Para Matilde Gómez, de 47 años y estudiante en la Facultad de Bellas Artes de Altea, dependiente de la UMH, es un lujo poder estudiar esta carrera, ya que además de los 1.200 euros que les cuesta el curso, cada semana se gastan entre 30 y 40 euros en material. A pesar de que el número de estudiantes de dicho grado se ha visto disminuido en los últimos tres años tras los tijeretazos en becas y los incrementos en las tasas, todavía sigue habiendo personas que, cuando llegan a mediana edad, se animan a enfrentarse a estos estudios. Quizá movidos por reenfocar sus carreras laborales o por dar rienda suelta a sus habilidades artísticas. Pero sobre todo por algo fundamental: el amor al arte. Gómez, que no se corta en decir que en el pasado era una «maruja aburrida», ya tenía olvidados sus años dentro del mundo de la publicidad, que dejó de lado para criar y llevar la casa. «Con esta carrera no sólo he desarrollado mi vena creativa, sino que he encontrado un nuevo camino laboral.
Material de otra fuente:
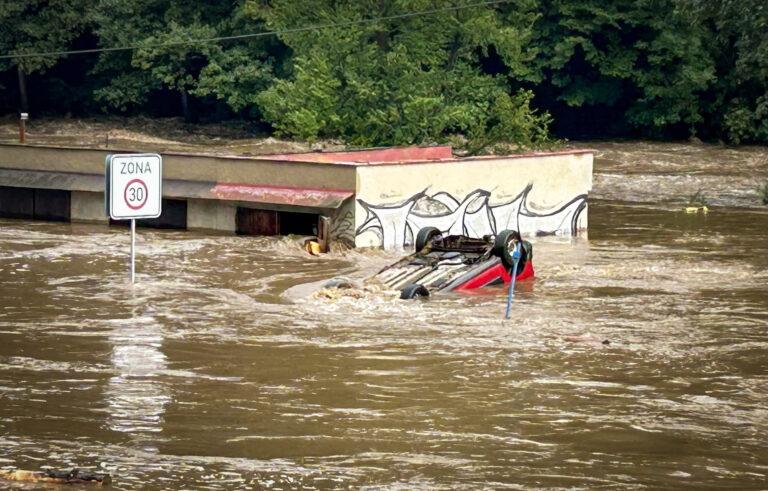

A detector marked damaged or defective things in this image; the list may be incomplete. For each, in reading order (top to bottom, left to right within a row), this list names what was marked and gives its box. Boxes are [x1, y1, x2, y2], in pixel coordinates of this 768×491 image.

overturned red car [372, 228, 536, 300]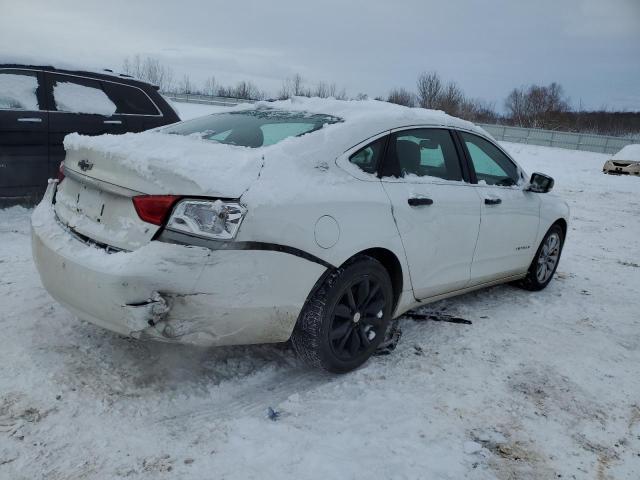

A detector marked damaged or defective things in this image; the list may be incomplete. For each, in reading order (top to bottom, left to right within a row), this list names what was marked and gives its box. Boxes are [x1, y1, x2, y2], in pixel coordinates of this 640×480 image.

rear bumper damage [32, 183, 328, 344]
En cuanto acabe, me pondré a trabajar en un taller de estampación de grabado en Madrid», sostiene.

Tatiana Sentamans, vicedecana del Grado de Bellas Artes, apunta que aunque muchos de estos alumnos se matriculan pensando que va a ser un hobby, «después los ves tan agobiados con las entregas como a los que vienen del instituto». Por otro lado, la vicedecana señala que los estudios de Bellas Artes han cambiado sustancialmente en cuanto a salidas laborales, ya que no sólo manejan el itinerario de artes plásticas, sino que también disponen del de artes visuales y diseño. «Muchas veces nos han llegado estudiantes mayores que pintaban en su casa y les apetecía perfeccionar. Después, aquí, han tenido que pasar obligatoriamente por asignaturas sobre técnicas más actuales, relacionadas con el mundo audiovisual. El caso es que prueban, sin tener ni idea, y te das cuenta de que muchos funcionan genial», resalta.
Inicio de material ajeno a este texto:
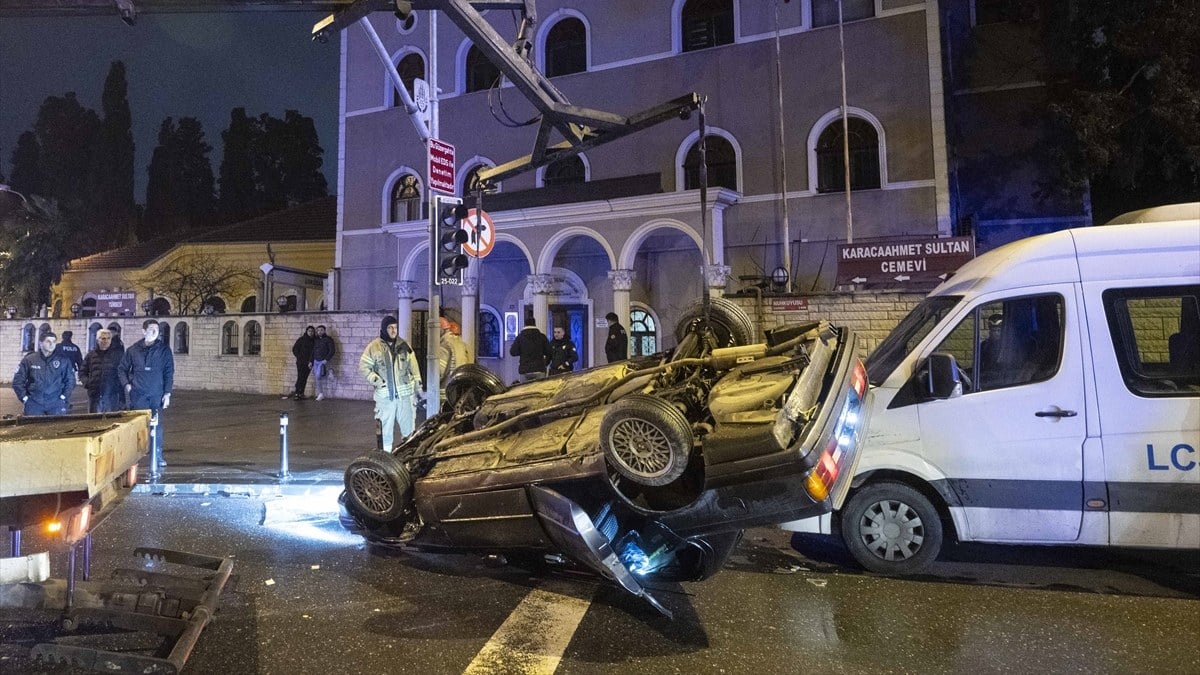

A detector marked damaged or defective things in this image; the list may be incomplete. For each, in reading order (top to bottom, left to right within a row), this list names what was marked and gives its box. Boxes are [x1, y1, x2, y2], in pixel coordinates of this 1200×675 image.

overturned car [343, 300, 868, 614]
Pero es que, para Susana Jara, de 42 años, esta carrera no es sólo una manera de desarrollarse artística o profesionalmente. Para ella se trata de un viaje mucho más interior, de ver el mundo de otra manera a través del arte. «Yo provengo del campo de las finanzas y cuando acabe, en este sector, pienso que aplicaré cierta creatividad a mis tareas, aunque estén dentro del ámbito económico. Lo que aprendemos aquí se puede aplicar a todo tipo de disciplinas. No se centran tanto en medirte como artista sino en darte herramientas para expresar lo que llevas dentro», comenta.
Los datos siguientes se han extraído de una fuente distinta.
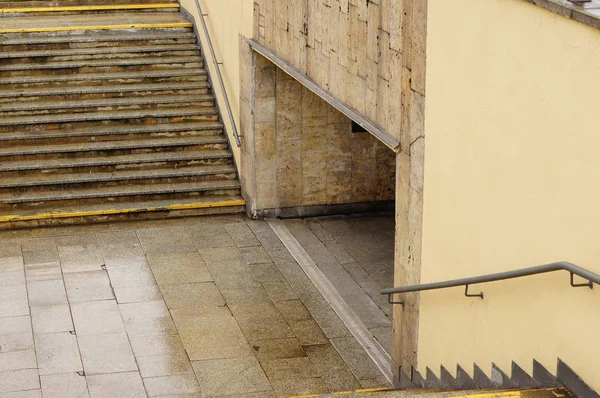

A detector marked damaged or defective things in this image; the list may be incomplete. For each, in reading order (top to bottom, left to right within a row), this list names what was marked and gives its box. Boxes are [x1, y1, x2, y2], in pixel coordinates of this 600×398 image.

cracked concrete step [0, 29, 193, 47]
cracked concrete step [0, 54, 203, 72]
cracked concrete step [0, 68, 206, 85]
cracked concrete step [0, 81, 211, 99]
cracked concrete step [0, 95, 214, 115]
cracked concrete step [0, 108, 218, 130]
cracked concrete step [0, 120, 223, 144]
cracked concrete step [0, 137, 227, 159]
cracked concrete step [0, 149, 232, 174]
cracked concrete step [0, 164, 238, 190]
cracked concrete step [0, 180, 241, 205]
cracked concrete step [0, 194, 246, 227]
Ana Pastor lo vive de manera parecida a Jara. A los 41 años tuvo que decidirse entre coger una plaza de bibliotecaria fija o hacer realidad el sueño de toda su vida. «Mi marido me dijo que prefería que su hija no tuviera una casa con piscina pero sí una madre feliz». Ahora completa sus conocimientos de diseño textil, campo al que se dedicó hasta que cerraron varias firmas en la provincia por la crisis. Pero, sobre todo, se ha sumergido en el mundo que más le apasiona: el de la pintura.

Al que también le ha ido siempre eso del pincel y el lienzo es a Ángel Castaño, aunque lo dejaba para cuando salía de la farmacia y se refugiaba detrás de su caballete. Él, a sus 51 años, no se plantea abandonarlo todo por el arte, simplemente ve esta carrera como una manera de depurar su técnica y llegar a exponer como los artistas de las exposiciones que visita.

La que sí se gana la vida con sus cuadros es Gracia García. Tuvo que cerrar un comercio y su único sustento actual es una pequeña galería de cuadros en Tabarca, en la que vende marinas. «A mí sí me hará mucho daño que me quiten la beca. Si eso ocurre, no podré costear la carrera», dice. Es evidente que no es una estudiante joven cargada de ilusiones. Pero, a su edad, continúa teniendo algunas. Y quizá, seguir manteniéndolas, las hace más valiosas, ya que eso demuestra que no ha perdido algo aún más importante: la esperanza.